The Philippines’ national hero whose writings led to a revolution that established the first republic in Asia was given an honor in Singapore by way of a bronze bust relief recently unveiled in the city-states’ Asian Civilization Museum Green.
Jose Rizal was a frequent visitor of this now ultra-modern country. In the late 19th century, Singapore was a quaint, English colony which greatly attracted the peripatetic Filipino.
Over a century after his last visit, Dr. Jose Rizal is back in his old stomping grounds in Singapore.
Education Secretary Jesli Lapus and Singapore President S.R. Nathan recently unveiled the prominent bronze bust relief of Dr. Rizal, dubbed “the great Malayan”, at the museum located right at the heart of bustling Singapore.
The historic occasion was witnessed by Philippine Ambassador Belen Fule-Anota, Chairman Ambeth Ocampo of the National Historical Institute, Chairman Tommy Koh of the Singapore National Heritage Board (NHB) and Mr. Michael Koh, Chief Executive Officer of the NHB.
Also present were members of the diplomatic corps, Singapore government officials and members of the Filipino community in Singapore.

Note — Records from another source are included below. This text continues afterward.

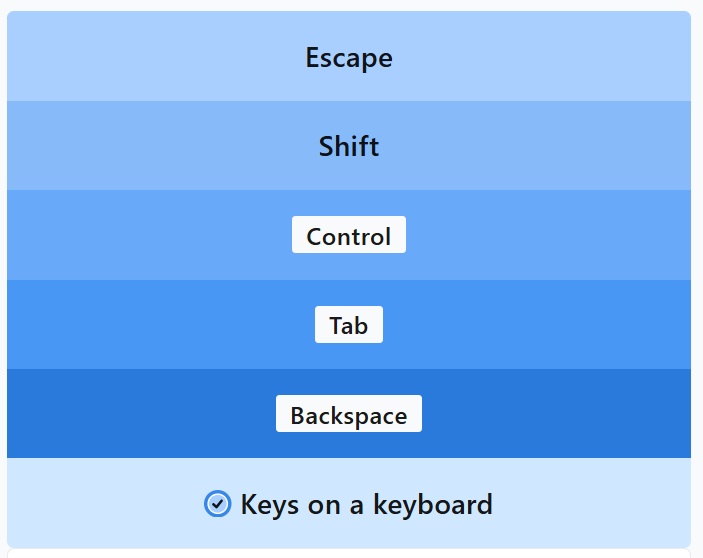 Escape

Shift

Control

Tab

Backspace

Keys on a keyboard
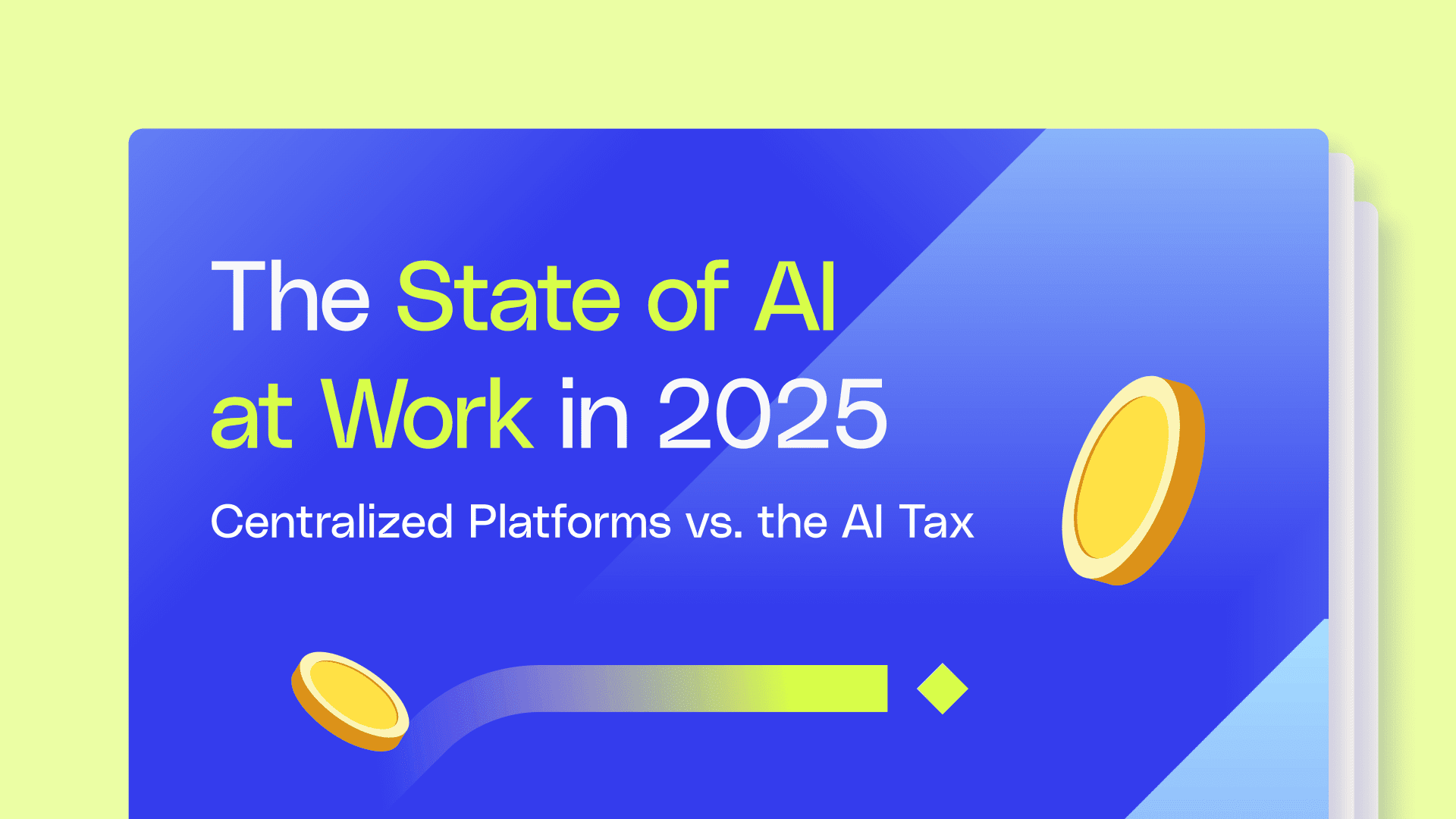 The State of AI at Work in 2025

Centralized Platforms vs. the AI Tax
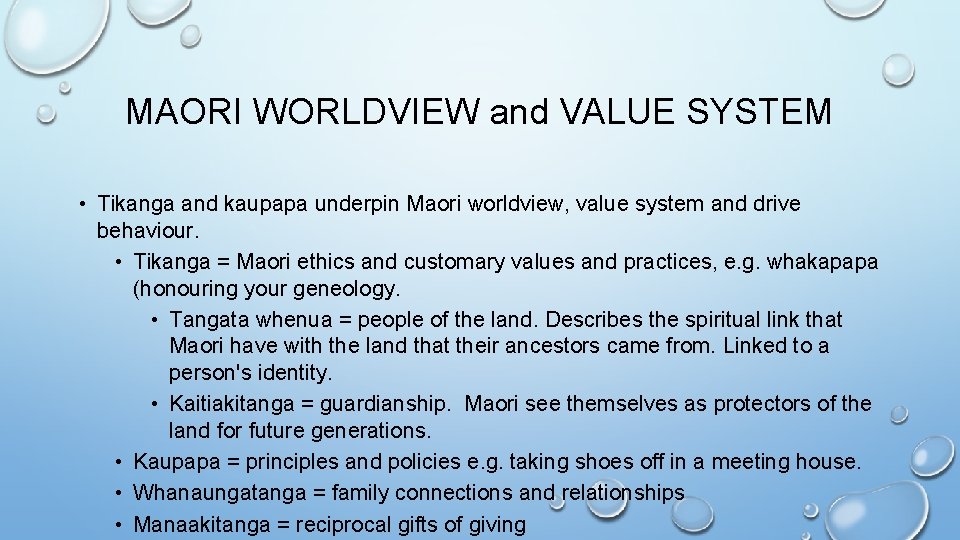 MAORI WORLDVIEW and VALUE SYSTEM

• Tikanga and kaupapa underpin Maori worldview, value system and drive behaviour.
• Tikanga = Maori ethics and customary values and practices, e.g. whakapapa (honouring your geneology.
• Tangata whenua = people of the land. Describes the spiritual link that Maori have with the land that their ancestors came from. Linked to a person's identity.
• Kaitiakitanga = guardianship. Maori see themselves as protectors of the land for future generations.
• Kaupapa = principles and policies e.g. taking shoes off in a meeting house.
• Whanaungatanga = family connections and relationships
• Manaakitanga = reciprocal gifts of giving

The project is part of the “Friends to our Shores” program of the Singapore National Heritage Board. It was undertaken with the cooperation of the Philippine Embassy in Singapore.
The two-sided marker bears a picture of a painting of Rizal by Fabian de la Rosa on one side. The other side was a bronze relief of Rizal by Philippine national artist Guillermo Tolentino, fabricated by Peter de Guzman.
Only the third of its kind, it serves to mark the visits (1882, 1887, 1891,1896) of Rizal to Singapore.
Dr. Elizabeth Ong, former president of the Filipino ladies Group of Singapore did the initial research on the travels of Rizal to Singapore.
This eventually led to the publication of the books on Philippines-Singapore relations entitled, “Journey of Friendship”.
Dr. Ong said she was “pleased that the main recommendation of the book to put up a marker of Rizal in Singapore is finally happening.”
In his remarks before the unveiling ceremony, Secretary Lapus said, “With the unveiling of the marker of the Philippines revered national hero Dr. Jose Rizal, we are signaling to the world that the links between our countries’ peoples not only go back several centuries but that we are committed to forging even deeper ties of friendship, understanding and cooperation.”
The unveiling of the marker was preceded by a well-received lecture on Rizal by Professor Ambeth Ocampo. He expressed the hope that a Rizal Walking Tour could be undertaken as the next project of the NHB along with a marker to commemorate the visit to Singapore of General Emilio Aguinaldo in 1898.
The unveiling ceremony is the beginning of a host of activities to be undertaken by the Philippines and Singapore as both countries prepare for the 40th anniversary of the establishment of diplomatic relations between them.
“Indeed there is much to look forward to in the coming year and I am certain that today’s events have paved the way for more dynamic and vibrant exchanges between our two countries.” Ambassador Anota said.